> _Instruções do exercício_:
a) Condense em forma de lista o parágrafo do trecho sobre caridade e solidariedade que começa com "A caridade sempre foi praticada", preservando suas ideias principais.
b) Reescreva a passagem do trecho sobre caridade e solidariedade entre "Sem dúvida que" e "sociais de indignação.", inclusive, substituindo "pedintes" por "mendigos".

> _Trecho original_:
--------

Sem dúvida que muitas das campanhas ditas de “solidariedade” agregam sedativos evanescentes em focos sociais marginalizados, embora a prova dos nove do imediatismo resulte na sofisticação da dependência. Traídas pela carência, as pessoas acabam esquecendo que solidariedade pressupõe uma ligação recíproca com autonomia das partes. Em períodos de necessidade extrema, fica difícil pensar se o “bom samaritano” não é, na verdade, um cleptomaníaco lavando dinheiro em ação de graças. Marketing quer dizer troca, portanto, ao ser utilizado com vista a retorno, mesmo institucional, em cima da pobreza, é uma farsa técnica e ética que rompe com as regras mais elementares da polidez humana e empurra mais e mais os excluídos à condição de pedintes, aviltando reservas sociais de indignação.

A caridade sempre foi praticada por razões compensatórias de remorsos dolosos e culposos, embora sirva de meio salutar aos que intuitivamente elevam o espírito fazendo pequenas diferenças. Ela está na gênese do assistencialismo. Sobre a sua evocação, pouca chance há para a construção da cidadania. Ajudar é o verbo mágico da submissão atávica. Não existe nada de novo na prática de benesse filantrópica e assistencialista. Que o digam os clubes de serviços, a maçonaria e as primeiras-damas. A mobilização da sociedade para a superação das condições emergenciais presas ao plano escorregadio do subdesenvolvimento crônico precisa ser estimulada fora do âmbito da esmola. Ao invés de ficarem com pirotecnias evasivas, para causar boa impressão com a miséria dos outros, os promotores dessas empreitadas poderiam ganhar bem mais, no plano do equilíbrio coletivo, pagando impostos, cumprindo com as suas obrigações de respeitar a qualidade de vida, dando impulso a empregabilidade e melhorando as condições de renda da população.

--------

> _Material fornecido_:

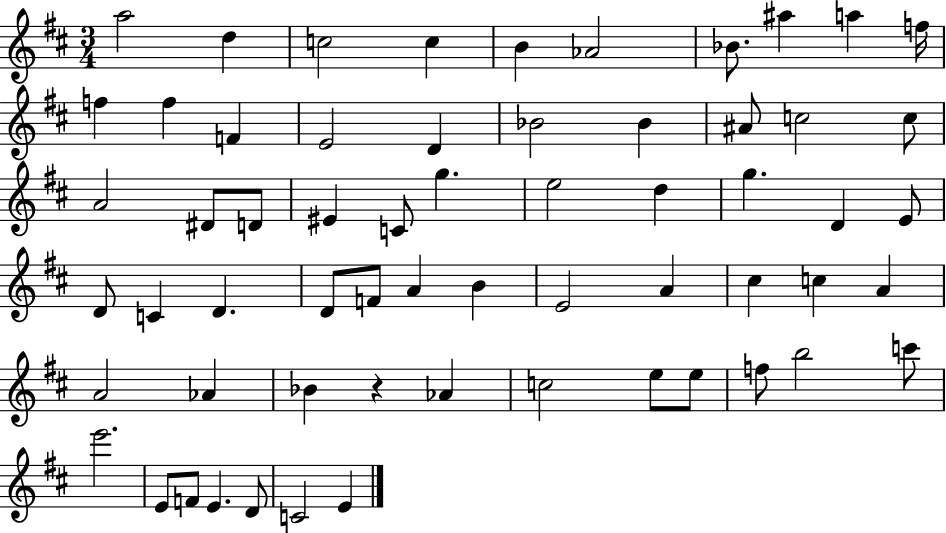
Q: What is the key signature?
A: D major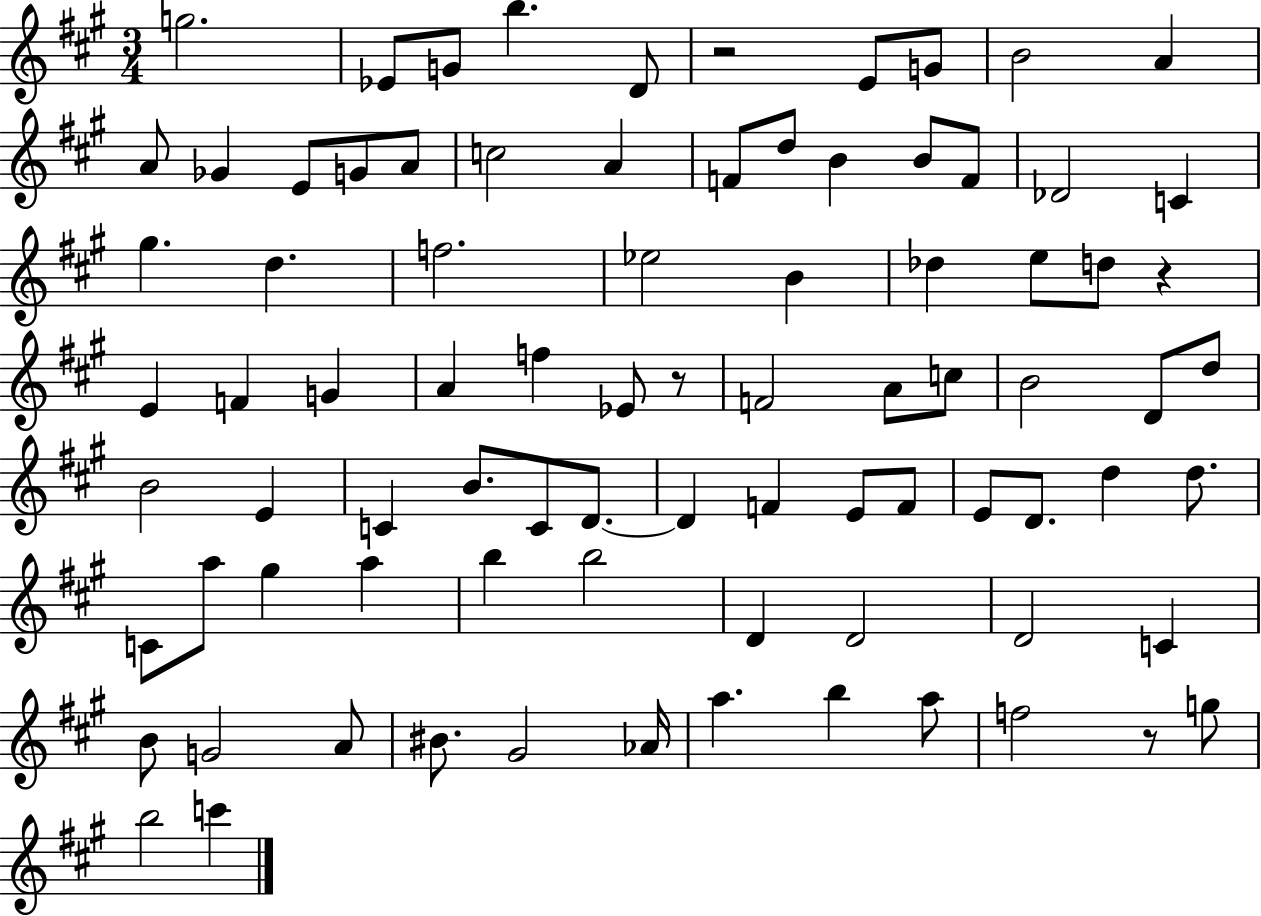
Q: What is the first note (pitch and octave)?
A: G5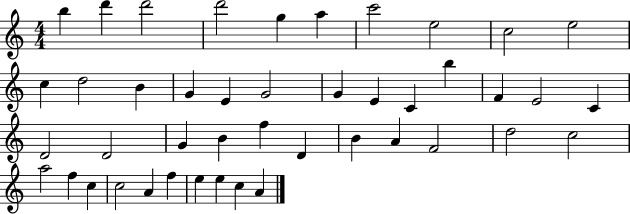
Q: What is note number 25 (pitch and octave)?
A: D4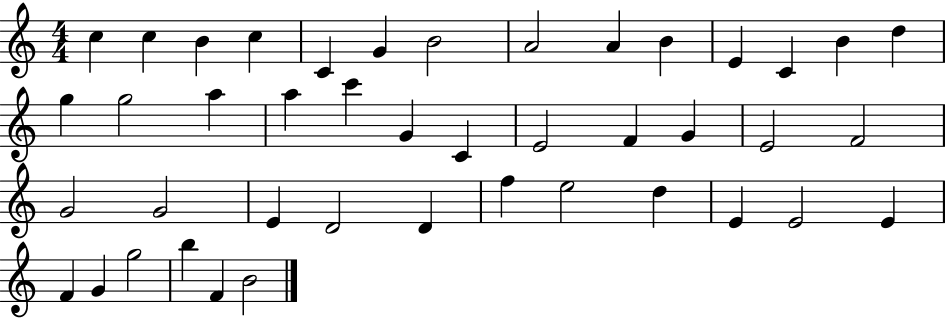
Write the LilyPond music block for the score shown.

{
  \clef treble
  \numericTimeSignature
  \time 4/4
  \key c \major
  c''4 c''4 b'4 c''4 | c'4 g'4 b'2 | a'2 a'4 b'4 | e'4 c'4 b'4 d''4 | \break g''4 g''2 a''4 | a''4 c'''4 g'4 c'4 | e'2 f'4 g'4 | e'2 f'2 | \break g'2 g'2 | e'4 d'2 d'4 | f''4 e''2 d''4 | e'4 e'2 e'4 | \break f'4 g'4 g''2 | b''4 f'4 b'2 | \bar "|."
}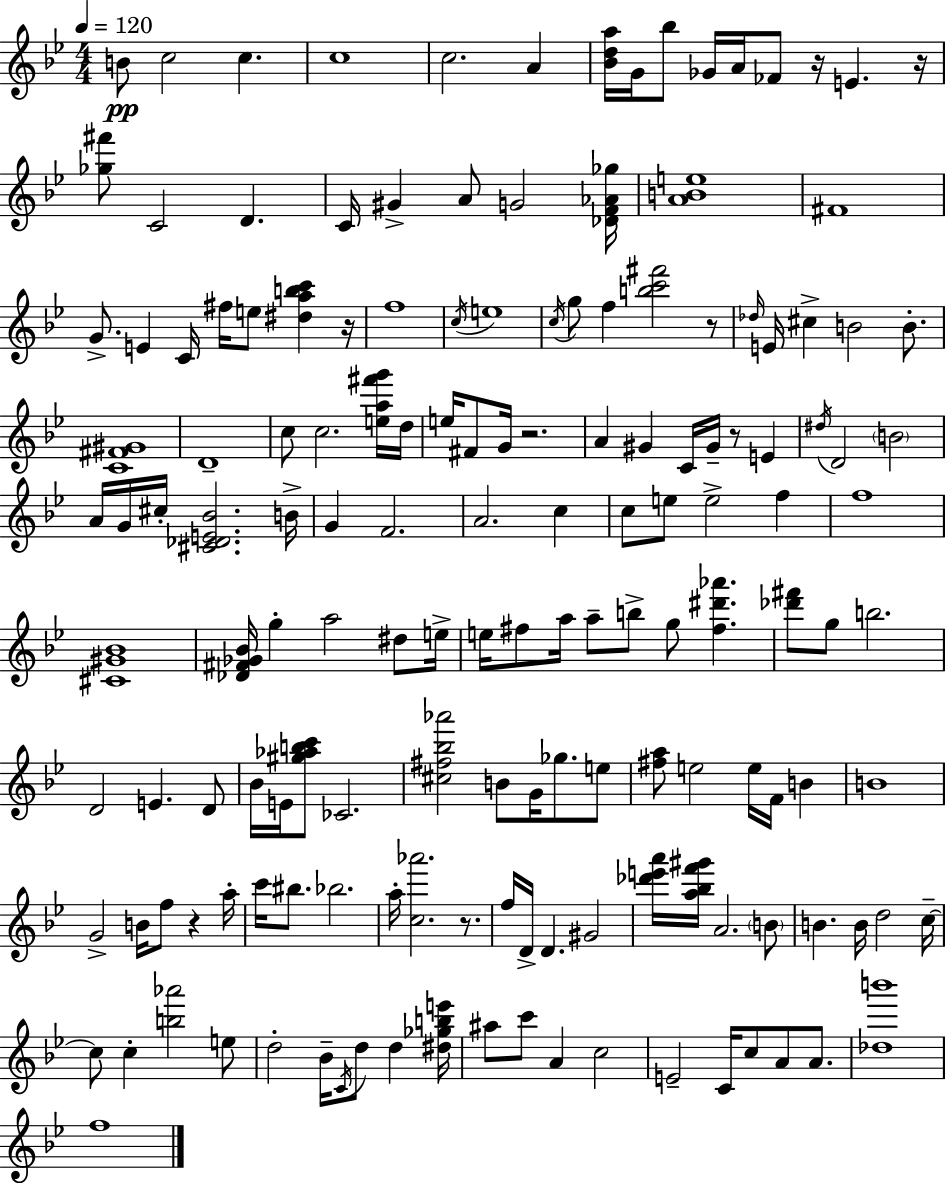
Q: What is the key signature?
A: G minor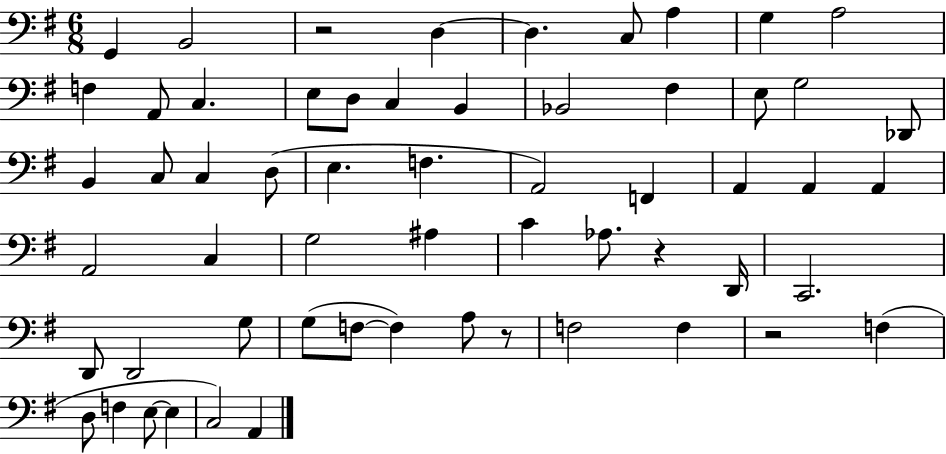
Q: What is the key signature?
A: G major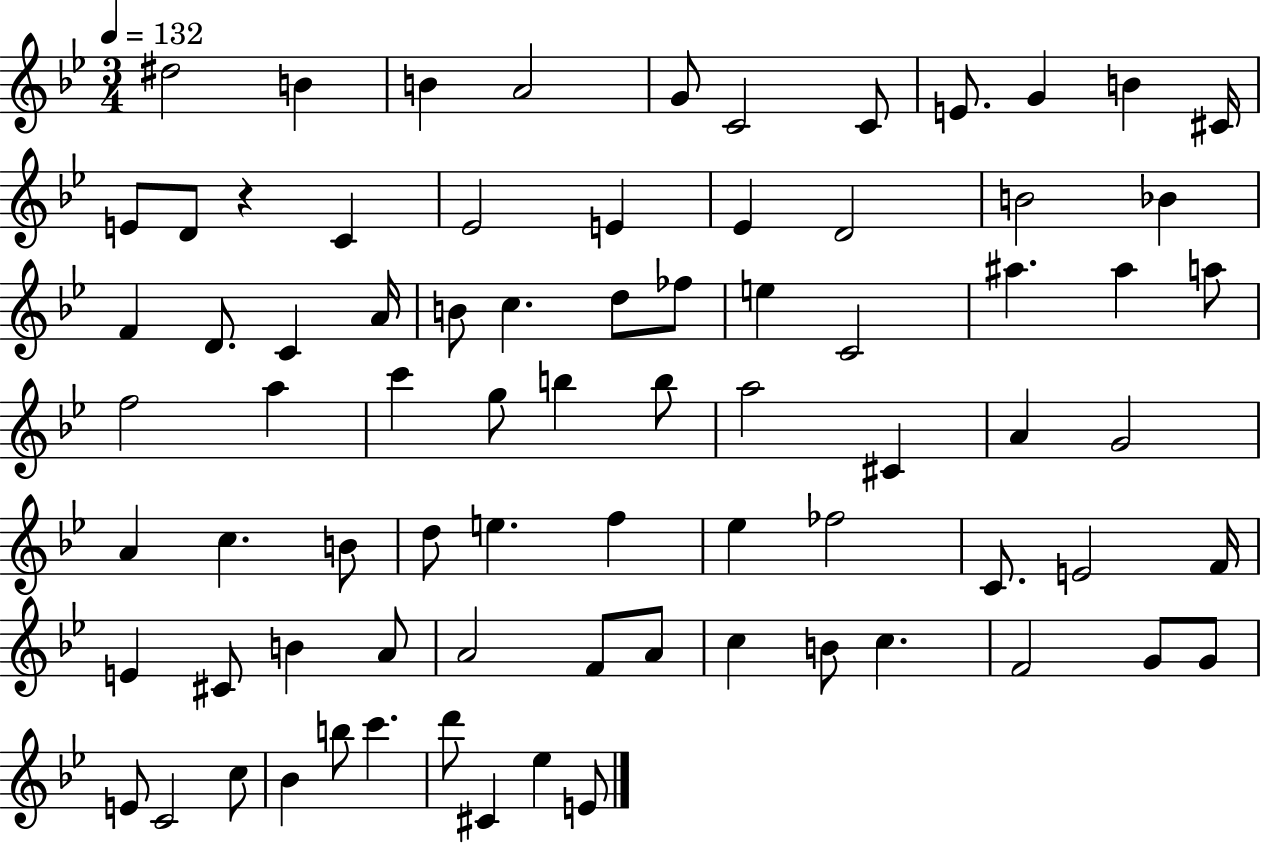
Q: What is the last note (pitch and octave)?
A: E4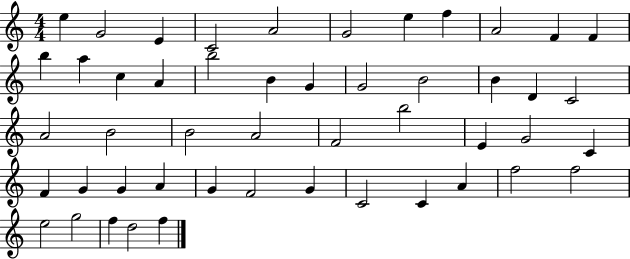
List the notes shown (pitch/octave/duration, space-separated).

--------

> _Respostas abaixo_:
a)
- A caridade sempre foi praticada para compensar remorsos dolosos e culposos, embora também sirva de meio salutar a quem eleva o espírito fazendo pequenas diferenças.
- Ela está na gênese do assistencialismo, e sob sua evocação há pouca chance para a construção da cidadania; ajudar é o verbo mágico da submissão atávica.
- A benesse filantrópica e assistencialista não é novidade, como podem atestar os clubes de serviços, a maçonaria e as primeiras-damas.
- A mobilização da sociedade para superar as condições emergenciais do subdesenvolvimento crônico precisa ser estimulada fora do âmbito da esmola.
- Em vez de pirotecnias para causar boa impressão com a miséria alheia, os promotores dessas empreitadas ganhariam mais, no plano do equilíbrio coletivo, pagando impostos, respeitando a qualidade de vida, impulsionando a empregabilidade e melhorando a renda da população.

b)
Sem dúvida que muitas das campanhas ditas de “solidariedade” agregam sedativos evanescentes em focos sociais marginalizados, embora a prova dos nove do imediatismo resulte na sofisticação da dependência. Traídas pela carência, as pessoas acabam esquecendo que solidariedade pressupõe uma ligação recíproca com autonomia das partes. Em períodos de necessidade extrema, fica difícil pensar se o “bom samaritano” não é, na verdade, um cleptomaníaco lavando dinheiro em ação de graças. Marketing quer dizer troca, portanto, ao ser utilizado com vista a retorno, mesmo institucional, em cima da pobreza, é uma farsa técnica e ética que rompe com as regras mais elementares da polidez humana e empurra mais e mais os excluídos à condição de mendigos, aviltando reservas sociais de indignação.